### WHAT IS REQUIRED
In the records below, find the line that contains "Брайан Солис - What's" and the line that contains "Michael Rosen, Fantastic Mr Dahl"; write out exactly those two lines and everything between them, without the pictures.

### ENTRIES SUPPLIED
BEGIN

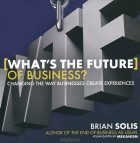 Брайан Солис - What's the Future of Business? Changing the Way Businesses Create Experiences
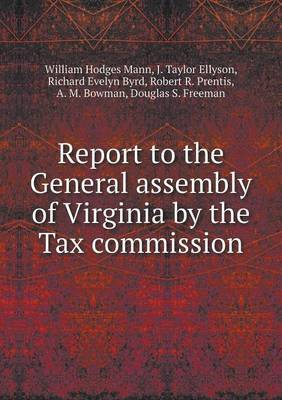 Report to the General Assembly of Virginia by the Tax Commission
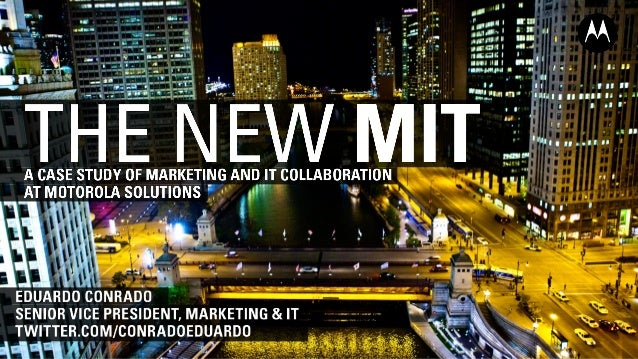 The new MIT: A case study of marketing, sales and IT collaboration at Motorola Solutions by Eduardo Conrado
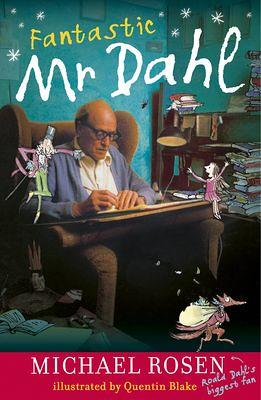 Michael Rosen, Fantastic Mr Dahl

END
BEGIN

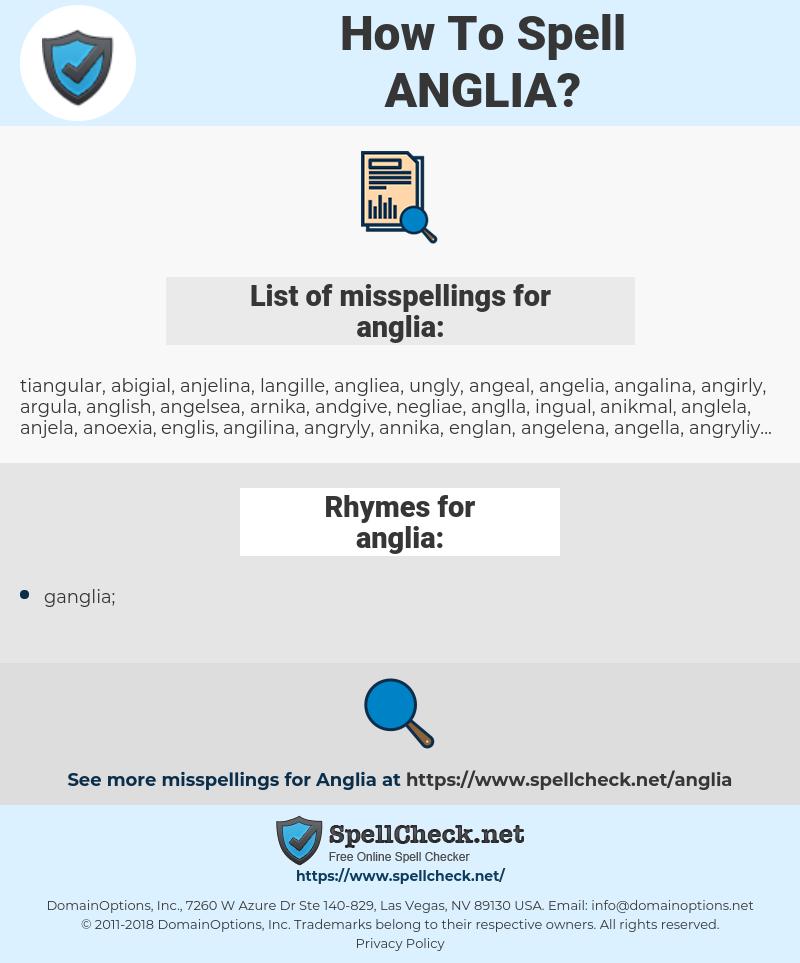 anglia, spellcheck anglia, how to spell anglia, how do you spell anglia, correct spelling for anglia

END

### SOLUTION TO THIS EXERCISE
 Брайан Солис - What's the Future of Business? Changing the Way Businesses Create Experiences
 Report to the General Assembly of Virginia by the Tax Commission
 The new MIT: A case study of marketing, sales and IT collaboration at Motorola Solutions by Eduardo Conrado
 Michael Rosen, Fantastic Mr Dahl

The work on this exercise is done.